= Chozhi-Chu =

Rural locality in Chechnya

Chozhi-Chu (Чожи-Чу, ЧӀожи-Чу) was a rural locality (a selo) in Achkhoy-Martanovsky District, Chechnya.

== Geography ==

Map of Chechnya with Achkhoy-Martanovsky District highlighted

Chozhi-Chu was located at the confluence of the Chozh River into the Nitkhi River. It was located to the south of the district center, Achkhoy-Martan.

The nearest settlements to Chozhi-Chu were Bamut in the north-west, Stary Achkhoy in the north, Yandi in the north-east, and Shalazhi in the east.

== History ==
In 1944, after the genocide and deportation of the Chechen and Ingush people and the Chechen-Ingush ASSR was abolished, the village of Chozhi-Chu was renamed to Vysokogornoye, and settled by people from other ethnic groups. From 1944 to 1957, it was a part of the Novoselsky District of Grozny Oblast.

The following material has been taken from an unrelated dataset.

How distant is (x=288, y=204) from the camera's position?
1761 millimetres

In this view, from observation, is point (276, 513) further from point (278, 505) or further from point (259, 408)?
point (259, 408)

In 1958, after the Vaynakh people returned and the Chechen-Ingush ASSR was restored, the village regained its old name, Chozhi-Chu.

In 1976, an earthquake occurred, which destroyed more than half of the households in Chozhi-Chu.

== Population ==
The village of Chozhi-Chu is displayed as a residential settlement on the map from 1988. The village was probably abandoned by residents in the 1990s. Currently, no structures or signs of population are visible on satellite images at the site of the village.

There is no known population data for Chozhi-Chu.